A partir de cette analyse de la Révolution cubaine, la SL [Spartacist League, notre section américaine] a pu étendre la théorie marxiste pour expliquer comment des Etats ouvriers bureaucratiquement déformés avaient été créés [voir notre brochure Pour la révolution politique ! Les Etats ouvriers déformés et la théorie marxiste : Chine, Cuba, Indochine…]. A Cuba, un mouvement petit-bourgeois a pu, dans des circonstances exceptionnelles – l’absence de la classe ouvrière comme prétendante à part entière au pouvoir, la fuite de la bourgeoisie nationale, l’encerclement par des impérialistes hostiles, l’aide de l’Union soviétique –, finalement détruire les rapports de propriété capitalistes. Mais le castrisme (comme d’autres mouvements de guérilla paysans) ne pouvait pas conduire la classe ouvrière vers le pouvoir politique. Comme nous l’expliquons dans la « Déclaration de principes et quelques éléments de programme » de la Ligue communiste internationale :

« Dans les circonstances historiques les plus favorables qui puissent se concevoir, la paysannerie petite-bourgeoise n’a été capable de créer qu’un Etat ouvrier bureaucratiquement déformé, c’est-à-dire un Etat de même ordre que celui qui a émergé de la contre-révolution politique de Staline en Union soviétique, un régime anti-ouvrier qui a bloqué les possibilités d’extension de la révolution sociale en Amérique latine et en Amérique du Nord, et qui a empêché Cuba d’aller plus avant vers le socialisme. Pour mettre la classe ouvrière au pouvoir politique et ouvrir la voie au développement socialiste il faut, en plus, une révolution politique dirigée par un parti trotskyste. »
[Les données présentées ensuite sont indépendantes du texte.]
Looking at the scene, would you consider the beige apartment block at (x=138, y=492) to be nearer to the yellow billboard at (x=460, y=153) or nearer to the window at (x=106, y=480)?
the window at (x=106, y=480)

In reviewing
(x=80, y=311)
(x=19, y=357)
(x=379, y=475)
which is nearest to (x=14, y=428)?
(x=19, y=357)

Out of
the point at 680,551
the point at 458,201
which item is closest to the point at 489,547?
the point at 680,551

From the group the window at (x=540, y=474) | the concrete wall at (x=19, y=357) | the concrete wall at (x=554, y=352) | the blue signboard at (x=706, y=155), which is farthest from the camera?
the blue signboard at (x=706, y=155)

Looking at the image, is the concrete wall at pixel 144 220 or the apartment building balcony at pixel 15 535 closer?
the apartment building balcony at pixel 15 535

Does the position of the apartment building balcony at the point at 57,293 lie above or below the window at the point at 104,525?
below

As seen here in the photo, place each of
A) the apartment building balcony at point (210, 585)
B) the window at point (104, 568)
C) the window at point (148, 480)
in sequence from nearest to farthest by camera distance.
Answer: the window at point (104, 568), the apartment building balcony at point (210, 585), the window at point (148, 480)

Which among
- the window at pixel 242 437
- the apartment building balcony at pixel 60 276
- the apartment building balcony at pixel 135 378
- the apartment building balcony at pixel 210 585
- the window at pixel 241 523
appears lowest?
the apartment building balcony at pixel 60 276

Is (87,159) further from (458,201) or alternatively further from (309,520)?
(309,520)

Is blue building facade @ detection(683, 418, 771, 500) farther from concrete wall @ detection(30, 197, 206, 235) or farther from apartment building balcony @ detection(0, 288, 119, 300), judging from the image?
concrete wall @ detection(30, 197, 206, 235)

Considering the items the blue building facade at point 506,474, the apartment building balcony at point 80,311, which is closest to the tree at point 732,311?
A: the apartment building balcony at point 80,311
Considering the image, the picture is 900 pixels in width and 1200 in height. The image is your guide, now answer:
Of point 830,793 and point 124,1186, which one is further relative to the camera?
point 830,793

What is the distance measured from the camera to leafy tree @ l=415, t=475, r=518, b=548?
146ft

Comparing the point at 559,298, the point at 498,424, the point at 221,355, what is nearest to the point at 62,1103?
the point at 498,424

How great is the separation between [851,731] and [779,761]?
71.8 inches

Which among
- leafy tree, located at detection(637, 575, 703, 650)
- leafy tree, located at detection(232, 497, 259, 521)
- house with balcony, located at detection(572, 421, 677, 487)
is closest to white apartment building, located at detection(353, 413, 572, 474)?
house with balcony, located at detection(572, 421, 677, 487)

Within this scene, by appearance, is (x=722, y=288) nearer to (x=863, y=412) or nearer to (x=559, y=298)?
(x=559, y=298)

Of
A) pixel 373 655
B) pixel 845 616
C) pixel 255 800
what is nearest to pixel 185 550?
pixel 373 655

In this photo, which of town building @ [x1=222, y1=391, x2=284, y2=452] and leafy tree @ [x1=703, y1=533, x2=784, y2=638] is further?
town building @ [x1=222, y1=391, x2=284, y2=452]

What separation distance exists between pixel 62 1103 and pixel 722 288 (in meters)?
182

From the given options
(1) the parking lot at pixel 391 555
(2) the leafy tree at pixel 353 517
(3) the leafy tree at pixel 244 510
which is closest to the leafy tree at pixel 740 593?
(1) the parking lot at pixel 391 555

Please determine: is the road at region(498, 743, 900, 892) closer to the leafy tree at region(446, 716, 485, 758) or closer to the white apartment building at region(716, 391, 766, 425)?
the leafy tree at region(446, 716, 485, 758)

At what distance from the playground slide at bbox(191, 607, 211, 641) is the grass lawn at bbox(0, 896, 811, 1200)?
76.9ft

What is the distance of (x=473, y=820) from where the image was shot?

L’Union soviétique, qui avait fourni à Cuba un soutien militaire et une aide économique cruciaux, n’existe plus ; elle a été détruite par la contre-révolution capitaliste de 1991-1992 qui a suivi des décennies de mauvaise gestion stalinienne et de pressions impérialistes. L’économie cubaine a énormément souffert des conséquences de cette destruction, quoique de façon inégale et non uniforme. La majorité de la bourgeoisie américaine veut continuer à étrangler l’île par l’embargo commercial, mais certains éléments en son sein préconisent le desserrement de l’embargo et la fin de la politique américaine d’isolement diplomatique de Cuba, car ils pensent que ce seraient là des moyens plus efficaces pour renverser les acquis de la révolution. En attendant, Cuba reste dans la ligne de mire des impérialistes, un fait chaque jour rappelé à la population par la présence d’une base navale américaine (également centre de torture et de détention) dans la baie de Guantánamo. Etats-Unis, hors de la baie de Guantánamo, immédiatement ! La défense de l’Etat ouvrier déformé cubain contre l’ennemi de classe fait partie intégrante de notre programme pour le renversement de l’impérialisme américain sanguinaire par la révolution prolétarienne ici, dans le « ventre de la bête ».